An excellent credit score is a great asset during these times. Lenders extend credit on a tiered scale: the more creditworthy you are, the better rate you get.
I ran across a question in a forum that talked about a particular couple’s mortgage. The couple was “a few years into the mortgage” with a rate “that’s at over 5% fixed.” The couple also has a credit score of 800 or better.
An excellent credit score means refinance savings
MyFico.com publishes a summary of mortgage rates for various ranges of credit scores. The difference between rates for someone with a credit score in the low-600s and someone with a score in the upper 700s or 800s is about 1.5% now. The best rate now (1/27/2013) is around 3.1% for a 30-year fixed-rate mortgage. (It’s about 4.7% for someone in the low-600s.)
This is good news for the couple’s mortgage above. Let’s run some numbers to see what kind of savings this couple could see if they refinanced their mortgage.
Let’s say, for example, that they’re five years into a $200,000 mortgage at 5%. (5% isn’t a horrible rate, by the way!)
Their monthly payment would be $1,073.64. After five years, they’d owe $183,657.73 after having paid $48,076.13 in interest. They’ll pay another $138,437.11 in interest before the mortgage is retired.
Now let’s say that they refinance that remaining balance to another 30-year fixed mortgage, but this time at 3.1%.

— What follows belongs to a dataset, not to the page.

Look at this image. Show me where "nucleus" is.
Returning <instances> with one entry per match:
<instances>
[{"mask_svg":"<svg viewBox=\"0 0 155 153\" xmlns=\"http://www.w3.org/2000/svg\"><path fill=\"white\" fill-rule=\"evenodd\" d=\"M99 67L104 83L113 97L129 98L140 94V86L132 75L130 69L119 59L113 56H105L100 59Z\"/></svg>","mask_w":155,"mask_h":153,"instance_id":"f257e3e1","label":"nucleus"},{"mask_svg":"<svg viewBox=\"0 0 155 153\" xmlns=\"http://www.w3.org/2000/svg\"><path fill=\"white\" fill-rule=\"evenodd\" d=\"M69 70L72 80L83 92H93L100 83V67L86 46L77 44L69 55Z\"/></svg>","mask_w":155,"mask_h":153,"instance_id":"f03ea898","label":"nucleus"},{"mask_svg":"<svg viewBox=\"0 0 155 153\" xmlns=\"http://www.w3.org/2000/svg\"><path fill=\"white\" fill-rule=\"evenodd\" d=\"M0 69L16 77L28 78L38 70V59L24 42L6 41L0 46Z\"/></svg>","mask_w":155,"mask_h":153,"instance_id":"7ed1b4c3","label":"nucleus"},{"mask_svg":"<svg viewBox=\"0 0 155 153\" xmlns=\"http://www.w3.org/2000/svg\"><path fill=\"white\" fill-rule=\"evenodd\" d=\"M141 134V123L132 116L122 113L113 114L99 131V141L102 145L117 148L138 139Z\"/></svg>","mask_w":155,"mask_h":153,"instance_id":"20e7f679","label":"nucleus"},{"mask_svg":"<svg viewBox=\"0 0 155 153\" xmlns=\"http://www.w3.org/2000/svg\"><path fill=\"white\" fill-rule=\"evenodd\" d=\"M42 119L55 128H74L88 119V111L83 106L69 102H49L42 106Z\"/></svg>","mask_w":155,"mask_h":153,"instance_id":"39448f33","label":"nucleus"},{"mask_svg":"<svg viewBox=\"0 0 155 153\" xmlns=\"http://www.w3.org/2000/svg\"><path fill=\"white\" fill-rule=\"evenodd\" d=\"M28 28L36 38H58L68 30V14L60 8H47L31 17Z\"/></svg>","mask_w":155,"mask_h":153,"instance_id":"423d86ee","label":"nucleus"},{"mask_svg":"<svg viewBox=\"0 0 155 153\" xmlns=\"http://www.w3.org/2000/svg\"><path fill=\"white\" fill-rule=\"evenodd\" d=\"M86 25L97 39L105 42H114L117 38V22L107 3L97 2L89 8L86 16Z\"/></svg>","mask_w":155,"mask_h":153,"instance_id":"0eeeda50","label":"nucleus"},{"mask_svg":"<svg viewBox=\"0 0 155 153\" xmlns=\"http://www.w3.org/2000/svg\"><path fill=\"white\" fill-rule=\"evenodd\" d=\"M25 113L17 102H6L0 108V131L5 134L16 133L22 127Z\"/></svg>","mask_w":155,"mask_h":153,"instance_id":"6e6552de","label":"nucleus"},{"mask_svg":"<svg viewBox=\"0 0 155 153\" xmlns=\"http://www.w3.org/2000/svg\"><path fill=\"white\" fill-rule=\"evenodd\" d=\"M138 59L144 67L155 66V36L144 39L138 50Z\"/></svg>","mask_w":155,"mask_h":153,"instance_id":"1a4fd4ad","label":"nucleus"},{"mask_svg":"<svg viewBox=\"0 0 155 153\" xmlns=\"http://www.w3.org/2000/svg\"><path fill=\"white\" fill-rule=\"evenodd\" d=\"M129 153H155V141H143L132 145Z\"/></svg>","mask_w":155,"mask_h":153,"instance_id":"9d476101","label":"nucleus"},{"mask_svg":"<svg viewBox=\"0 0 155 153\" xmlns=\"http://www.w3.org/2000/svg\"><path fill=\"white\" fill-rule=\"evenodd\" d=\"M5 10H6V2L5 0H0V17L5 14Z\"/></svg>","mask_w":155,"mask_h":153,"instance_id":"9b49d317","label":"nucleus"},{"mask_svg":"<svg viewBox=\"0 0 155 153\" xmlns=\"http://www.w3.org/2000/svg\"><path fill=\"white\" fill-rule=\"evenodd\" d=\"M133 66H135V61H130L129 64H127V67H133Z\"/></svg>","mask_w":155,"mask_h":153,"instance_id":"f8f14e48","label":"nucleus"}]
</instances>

Wow. The payment drops nearly $300/month! The new payment is $784.25. What’s more, even though they will have borrowed money for an extra five years — remember that they were five years into the first mortgage — they’ll pay nearly $40,000 less in interest! The total interest paid on this new mortgage is only $98,671.64.

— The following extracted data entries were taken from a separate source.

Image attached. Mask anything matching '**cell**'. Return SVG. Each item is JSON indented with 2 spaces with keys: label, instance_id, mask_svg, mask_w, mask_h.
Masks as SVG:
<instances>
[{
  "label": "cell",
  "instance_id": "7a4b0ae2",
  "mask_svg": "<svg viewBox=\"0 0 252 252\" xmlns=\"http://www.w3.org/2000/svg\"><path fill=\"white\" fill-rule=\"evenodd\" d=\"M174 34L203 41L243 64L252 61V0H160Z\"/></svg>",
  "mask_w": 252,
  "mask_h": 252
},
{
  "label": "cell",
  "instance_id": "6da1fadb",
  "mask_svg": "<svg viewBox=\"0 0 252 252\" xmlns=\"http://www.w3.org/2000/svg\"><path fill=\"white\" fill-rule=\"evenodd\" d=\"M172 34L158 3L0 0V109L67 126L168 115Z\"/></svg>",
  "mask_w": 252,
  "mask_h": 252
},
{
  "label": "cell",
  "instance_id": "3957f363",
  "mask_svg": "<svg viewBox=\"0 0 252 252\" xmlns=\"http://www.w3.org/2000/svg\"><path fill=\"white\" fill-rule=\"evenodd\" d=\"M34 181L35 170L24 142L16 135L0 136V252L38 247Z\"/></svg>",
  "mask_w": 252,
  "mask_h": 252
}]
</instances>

What if they decide to reduce the term and go with a 15-year mortgage instead? The rate for a 15-year mortgage will be about a half-percent lower than the 30-year rate. So let’s run the numbers again for a 15-year mortgage at 2.6%.
The payment is about $150 higher per month than their original payment — the new payment is $1,233.27 — but the interest savings is huge. They’ll only pay $38,330.87 in interest with this mortgage. That’s a full $100,000 less than if they’d stuck with their original mortgage! Plus, they’ll be done ten years earlier than if they’d stayed the course with the original mortgage.
Bottom line: Check your credit rating and check your mortgage rates
If you have excellent credit — certainly if you have an 800 credit score — you can stand to save a lot of money if you refinance. Run the numbers to see!